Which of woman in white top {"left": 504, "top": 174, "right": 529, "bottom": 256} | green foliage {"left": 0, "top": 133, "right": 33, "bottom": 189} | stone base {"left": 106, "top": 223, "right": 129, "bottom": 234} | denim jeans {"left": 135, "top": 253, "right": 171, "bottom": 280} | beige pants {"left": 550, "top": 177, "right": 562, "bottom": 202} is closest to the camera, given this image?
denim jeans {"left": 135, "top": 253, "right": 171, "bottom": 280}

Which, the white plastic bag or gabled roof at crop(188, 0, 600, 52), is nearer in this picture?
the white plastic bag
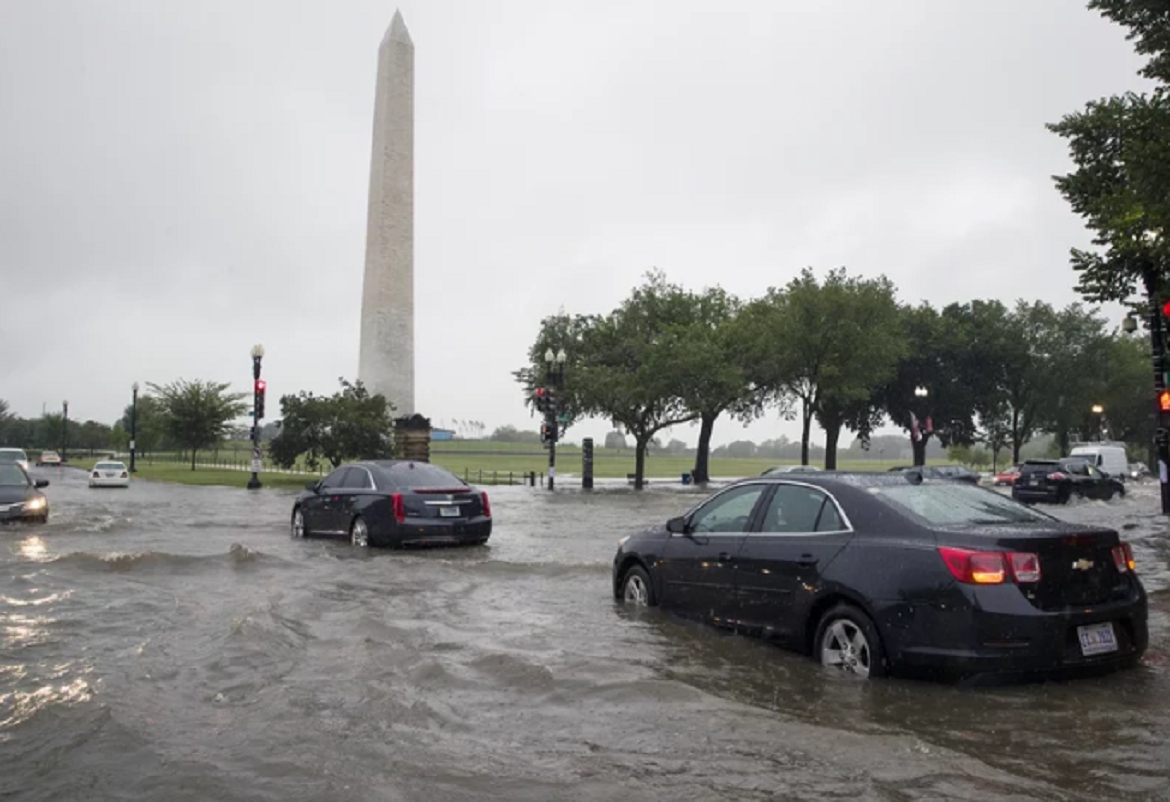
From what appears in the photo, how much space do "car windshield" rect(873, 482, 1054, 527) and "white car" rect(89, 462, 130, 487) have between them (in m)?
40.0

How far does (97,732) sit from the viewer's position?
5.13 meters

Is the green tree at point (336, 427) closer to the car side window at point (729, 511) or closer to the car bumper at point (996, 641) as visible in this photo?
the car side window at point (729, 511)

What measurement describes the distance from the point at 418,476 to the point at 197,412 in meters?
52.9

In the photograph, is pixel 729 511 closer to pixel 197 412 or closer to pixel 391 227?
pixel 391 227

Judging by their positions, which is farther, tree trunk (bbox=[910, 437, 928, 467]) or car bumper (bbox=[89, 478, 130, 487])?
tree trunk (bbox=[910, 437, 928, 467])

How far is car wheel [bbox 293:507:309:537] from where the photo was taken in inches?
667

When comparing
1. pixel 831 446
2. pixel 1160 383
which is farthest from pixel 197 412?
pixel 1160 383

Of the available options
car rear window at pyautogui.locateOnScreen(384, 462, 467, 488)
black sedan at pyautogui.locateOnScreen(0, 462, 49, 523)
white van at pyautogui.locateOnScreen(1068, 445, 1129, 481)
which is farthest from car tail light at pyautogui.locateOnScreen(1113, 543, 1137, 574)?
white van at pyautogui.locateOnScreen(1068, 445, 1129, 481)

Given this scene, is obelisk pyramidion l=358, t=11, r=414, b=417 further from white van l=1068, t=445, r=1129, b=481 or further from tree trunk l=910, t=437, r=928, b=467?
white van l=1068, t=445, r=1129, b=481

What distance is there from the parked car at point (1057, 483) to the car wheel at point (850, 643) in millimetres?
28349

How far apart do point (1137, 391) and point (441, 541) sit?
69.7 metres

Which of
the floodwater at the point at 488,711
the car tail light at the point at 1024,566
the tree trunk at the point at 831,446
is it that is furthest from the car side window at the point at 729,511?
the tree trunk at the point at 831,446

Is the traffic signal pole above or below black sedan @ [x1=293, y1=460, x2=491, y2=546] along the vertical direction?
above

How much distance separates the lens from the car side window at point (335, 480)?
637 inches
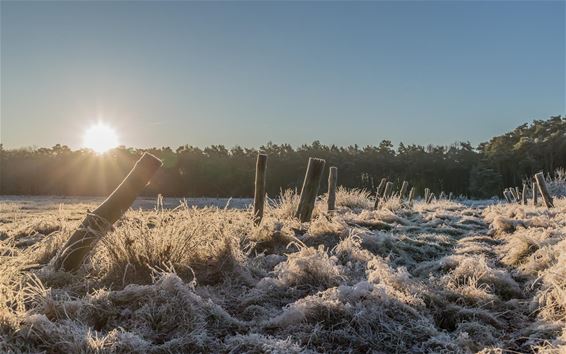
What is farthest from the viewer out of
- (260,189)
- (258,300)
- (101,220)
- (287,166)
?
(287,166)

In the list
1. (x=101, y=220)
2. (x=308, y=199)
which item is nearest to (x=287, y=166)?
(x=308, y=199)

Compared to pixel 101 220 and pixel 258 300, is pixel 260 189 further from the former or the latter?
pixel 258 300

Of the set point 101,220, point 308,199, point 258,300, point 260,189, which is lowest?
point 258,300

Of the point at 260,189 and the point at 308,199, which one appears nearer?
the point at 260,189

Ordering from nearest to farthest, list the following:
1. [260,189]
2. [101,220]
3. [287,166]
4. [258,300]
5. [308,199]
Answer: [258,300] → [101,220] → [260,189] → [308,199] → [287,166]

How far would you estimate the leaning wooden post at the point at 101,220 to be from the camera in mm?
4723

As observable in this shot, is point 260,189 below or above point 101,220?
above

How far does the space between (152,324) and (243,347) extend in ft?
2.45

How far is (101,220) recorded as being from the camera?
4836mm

┄┄┄┄┄┄

(Goal)
Retype the listing exactly. Pictures do not belong in the copy.

(Solution for this exercise)
Which of woman in white top {"left": 504, "top": 174, "right": 529, "bottom": 256} | green foliage {"left": 0, "top": 133, "right": 33, "bottom": 189} | stone base {"left": 106, "top": 223, "right": 129, "bottom": 234} | denim jeans {"left": 135, "top": 253, "right": 171, "bottom": 280} | beige pants {"left": 550, "top": 177, "right": 562, "bottom": 202} is closest to the camera, given this image?
denim jeans {"left": 135, "top": 253, "right": 171, "bottom": 280}

Which, the white plastic bag or gabled roof at crop(188, 0, 600, 52), is nearer in this picture?
the white plastic bag
From what appears in the photo, how much space do "car windshield" rect(873, 482, 1054, 527) and "white car" rect(89, 462, 130, 487) have between them (in m)?
40.0

How far does (97,732) sit from the viewer's position?
5.13 meters

Is the green tree at point (336, 427) closer to the car side window at point (729, 511) or closer to the car bumper at point (996, 641) as visible in this photo?
the car side window at point (729, 511)

What measurement describes the distance from the point at 418,476 to the point at 197,412 in meters?
52.9

In the photograph, is pixel 729 511 closer to pixel 197 412 or closer to pixel 391 227?
pixel 391 227

Judging by their positions, which is farther, tree trunk (bbox=[910, 437, 928, 467]) or car bumper (bbox=[89, 478, 130, 487])?
tree trunk (bbox=[910, 437, 928, 467])

How far is car wheel [bbox 293:507:309:537] from where the photo was taken in inches?
667

When comparing
1. pixel 831 446
2. pixel 1160 383
which is farthest from pixel 197 412?
pixel 1160 383

Of the available options
car rear window at pyautogui.locateOnScreen(384, 462, 467, 488)
black sedan at pyautogui.locateOnScreen(0, 462, 49, 523)
white van at pyautogui.locateOnScreen(1068, 445, 1129, 481)
which is farthest from car tail light at pyautogui.locateOnScreen(1113, 543, 1137, 574)?
white van at pyautogui.locateOnScreen(1068, 445, 1129, 481)

Given this scene, is obelisk pyramidion l=358, t=11, r=414, b=417 further from white van l=1068, t=445, r=1129, b=481 or further from tree trunk l=910, t=437, r=928, b=467?
white van l=1068, t=445, r=1129, b=481

What distance is there from the parked car at point (1057, 483) to the car wheel at point (850, 643) in millimetres?
28349

How far apart do point (1137, 391) and point (441, 541) sit?
69.7 metres

Which of
the floodwater at the point at 488,711
the car tail light at the point at 1024,566
the tree trunk at the point at 831,446
is it that is furthest from the car side window at the point at 729,511?
the tree trunk at the point at 831,446

Is the traffic signal pole above or below black sedan @ [x1=293, y1=460, x2=491, y2=546] along the vertical direction?
above

How much distance separates the lens from the car side window at point (335, 480)?
637 inches
What is farthest from the viewer out of
- (260,189)
- (258,300)
- (101,220)
- (287,166)
?
(287,166)

In the list
1. (x=101, y=220)
2. (x=308, y=199)
which item is nearest to (x=287, y=166)?
(x=308, y=199)

Compared to pixel 101 220 and pixel 258 300, is pixel 260 189 further from the former or the latter?
pixel 258 300

Of the set point 101,220, point 308,199, point 258,300, point 260,189, which is lowest?
point 258,300

Of the point at 260,189 and the point at 308,199, which one appears nearer?
the point at 260,189

Ordering from nearest to farthest, list the following:
1. [260,189]
2. [101,220]
3. [287,166]
4. [258,300]
5. [308,199]
Answer: [258,300] → [101,220] → [260,189] → [308,199] → [287,166]

How far would you estimate the leaning wooden post at the point at 101,220 to be from the camera in mm?
4723

As observable in this shot, is point 260,189 below or above point 101,220?
above

How far does the space between (152,324) and (243,347) extend in ft?
2.45

How far is (101,220) recorded as being from the camera?
4836mm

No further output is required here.